To determine the x-value for the intersection point of the graphs of f(x) = x^3 and g(x) = 3x + 5 using Newton's Method, we will first find the derivative of f(x) to obtain f'(x). Then, we will use the formula
X(n+1) = X(n) - f(X(n))/f'(X(n))
where X(n) represents the nth estimate, X(n+1) is the (n+1)th estimate, f(X(n)) is the value of the function at X(n), and f'(X(n)) is the value of the derivative at X(n).

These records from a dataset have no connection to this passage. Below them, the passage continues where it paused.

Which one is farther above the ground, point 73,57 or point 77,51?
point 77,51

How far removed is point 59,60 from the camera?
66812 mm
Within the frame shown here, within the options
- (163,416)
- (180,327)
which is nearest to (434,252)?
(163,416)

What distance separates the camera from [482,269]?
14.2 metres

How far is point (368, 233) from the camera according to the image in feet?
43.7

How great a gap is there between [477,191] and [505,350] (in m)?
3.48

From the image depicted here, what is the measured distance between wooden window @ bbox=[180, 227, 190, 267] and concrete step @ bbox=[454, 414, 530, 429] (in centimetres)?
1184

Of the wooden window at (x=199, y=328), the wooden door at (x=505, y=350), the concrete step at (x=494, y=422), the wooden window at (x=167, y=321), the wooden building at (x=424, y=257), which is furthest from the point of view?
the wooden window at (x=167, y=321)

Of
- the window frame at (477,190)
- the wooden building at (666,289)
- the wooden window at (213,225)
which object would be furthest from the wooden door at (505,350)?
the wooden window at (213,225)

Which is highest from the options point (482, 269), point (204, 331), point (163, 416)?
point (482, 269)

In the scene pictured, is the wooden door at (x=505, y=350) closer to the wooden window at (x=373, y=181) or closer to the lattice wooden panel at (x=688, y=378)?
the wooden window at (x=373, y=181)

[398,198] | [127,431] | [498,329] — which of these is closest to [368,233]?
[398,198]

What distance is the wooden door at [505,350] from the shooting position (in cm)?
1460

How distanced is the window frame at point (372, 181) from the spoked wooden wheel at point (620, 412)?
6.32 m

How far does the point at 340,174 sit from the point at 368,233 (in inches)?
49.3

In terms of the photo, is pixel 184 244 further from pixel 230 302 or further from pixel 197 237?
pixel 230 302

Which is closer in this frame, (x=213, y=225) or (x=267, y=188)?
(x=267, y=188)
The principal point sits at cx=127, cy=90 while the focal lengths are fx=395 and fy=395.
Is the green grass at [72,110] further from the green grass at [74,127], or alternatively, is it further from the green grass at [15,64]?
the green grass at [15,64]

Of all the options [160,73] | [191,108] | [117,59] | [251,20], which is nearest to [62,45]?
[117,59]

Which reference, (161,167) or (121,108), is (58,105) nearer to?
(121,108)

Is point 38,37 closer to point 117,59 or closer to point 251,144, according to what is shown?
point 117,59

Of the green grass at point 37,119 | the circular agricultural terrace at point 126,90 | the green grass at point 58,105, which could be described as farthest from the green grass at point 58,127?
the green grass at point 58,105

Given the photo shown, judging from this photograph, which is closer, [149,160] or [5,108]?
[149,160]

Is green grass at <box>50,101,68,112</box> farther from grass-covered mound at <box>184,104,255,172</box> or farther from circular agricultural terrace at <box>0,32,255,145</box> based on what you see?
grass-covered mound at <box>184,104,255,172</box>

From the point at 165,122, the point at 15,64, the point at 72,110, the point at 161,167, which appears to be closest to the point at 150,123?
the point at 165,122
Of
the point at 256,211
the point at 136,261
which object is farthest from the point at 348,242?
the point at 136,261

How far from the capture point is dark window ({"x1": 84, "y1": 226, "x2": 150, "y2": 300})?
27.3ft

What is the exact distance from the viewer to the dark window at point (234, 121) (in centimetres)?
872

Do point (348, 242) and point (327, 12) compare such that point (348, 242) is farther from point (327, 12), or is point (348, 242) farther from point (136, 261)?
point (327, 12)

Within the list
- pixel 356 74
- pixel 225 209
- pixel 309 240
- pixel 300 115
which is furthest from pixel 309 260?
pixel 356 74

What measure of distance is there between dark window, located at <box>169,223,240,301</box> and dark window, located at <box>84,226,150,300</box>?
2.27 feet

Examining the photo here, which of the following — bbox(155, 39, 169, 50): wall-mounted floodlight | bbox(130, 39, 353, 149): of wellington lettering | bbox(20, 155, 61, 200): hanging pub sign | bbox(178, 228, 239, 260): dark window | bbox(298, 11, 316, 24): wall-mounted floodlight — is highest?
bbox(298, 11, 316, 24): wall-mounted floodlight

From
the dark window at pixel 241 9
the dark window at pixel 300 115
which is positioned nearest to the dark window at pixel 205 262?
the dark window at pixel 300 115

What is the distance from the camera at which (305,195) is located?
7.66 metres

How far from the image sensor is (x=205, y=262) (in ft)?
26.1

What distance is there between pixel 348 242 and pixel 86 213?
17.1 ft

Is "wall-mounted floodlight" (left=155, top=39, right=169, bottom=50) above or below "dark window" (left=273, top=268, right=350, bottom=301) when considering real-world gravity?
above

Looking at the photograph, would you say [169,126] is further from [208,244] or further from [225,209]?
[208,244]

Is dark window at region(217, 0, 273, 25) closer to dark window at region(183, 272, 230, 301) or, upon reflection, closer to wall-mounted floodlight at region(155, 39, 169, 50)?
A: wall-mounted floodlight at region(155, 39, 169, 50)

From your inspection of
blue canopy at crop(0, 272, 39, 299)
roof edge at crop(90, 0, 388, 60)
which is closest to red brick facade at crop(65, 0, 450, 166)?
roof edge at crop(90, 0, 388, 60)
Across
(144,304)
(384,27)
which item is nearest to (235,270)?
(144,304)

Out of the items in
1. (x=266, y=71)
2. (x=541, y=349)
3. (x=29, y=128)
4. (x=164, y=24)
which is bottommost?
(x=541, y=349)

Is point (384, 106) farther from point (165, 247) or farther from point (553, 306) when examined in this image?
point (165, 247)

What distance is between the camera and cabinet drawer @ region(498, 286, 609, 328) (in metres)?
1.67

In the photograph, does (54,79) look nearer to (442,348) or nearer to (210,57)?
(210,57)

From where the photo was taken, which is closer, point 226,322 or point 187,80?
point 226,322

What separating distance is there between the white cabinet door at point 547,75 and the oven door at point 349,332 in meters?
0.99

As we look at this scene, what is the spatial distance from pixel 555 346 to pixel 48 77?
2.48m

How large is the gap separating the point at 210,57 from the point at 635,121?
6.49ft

Let's begin the calculations:
1. Finding f'(x):
Taking the derivative of f(x) = x^3, we have:
f'(x) = 3x^2
2. Applying Newton's Method:
Given initial estimate X1 = 2, let's calculate X2, X3, and X4 using the formula:
a. Iteration 1 (n = 1):
X2 = X1 - f(X1)/f'(X1)
To calculate f(X1):
f(X1) = X1^3 = 2^3 = 8
To calculate f'(X1):
f'(X1) = 3X1^2 = 3(2^2) = 12
Substituting these values into the formula, we get:
X2 = 2 - 8/12 = 2 - 2/3 = 4/3
Therefore, X2 = 4/3.
b. Iteration 2 (n = 2):
X3 = X2 - f(X2)/f'(X2)
To calculate f(X2):
f(X2) = (4/3)^3 = 64/27
To calculate f'(X2):
f'(X2) = 3(4/3)^2 = 3(16/9) = 16/3
Substituting these values into the formula, we get:
X3 = 4/3 - (64/27)/(16/3) = 4/3 - (64/27)*(3/16) = 4/3 - 2/9 = 38/27
Therefore, X3 = 38/27.
c. Iteration 3 (n = 3):
X4 = X3 - f(X3)/f'(X3)
To calculate f(X3):
f(X3) = (38/27)^3 = 54872/19683
To calculate f'(X3):
f'(X3) = 3(38/27)^2 = 3(1444/729) = 4332/729
Substituting these values into the formula, we get:
X4 = 38/27 - (54872/19683)/(4332/729) = 38/27 - (54872/19683)*(729/4332) ≈ 1.201
Therefore, X4 ≈ 1.201.
After these three iterations, the estimated x-value for the intersection point obtained using Newton's Method with an initial estimate of 2 is approximately 1.201.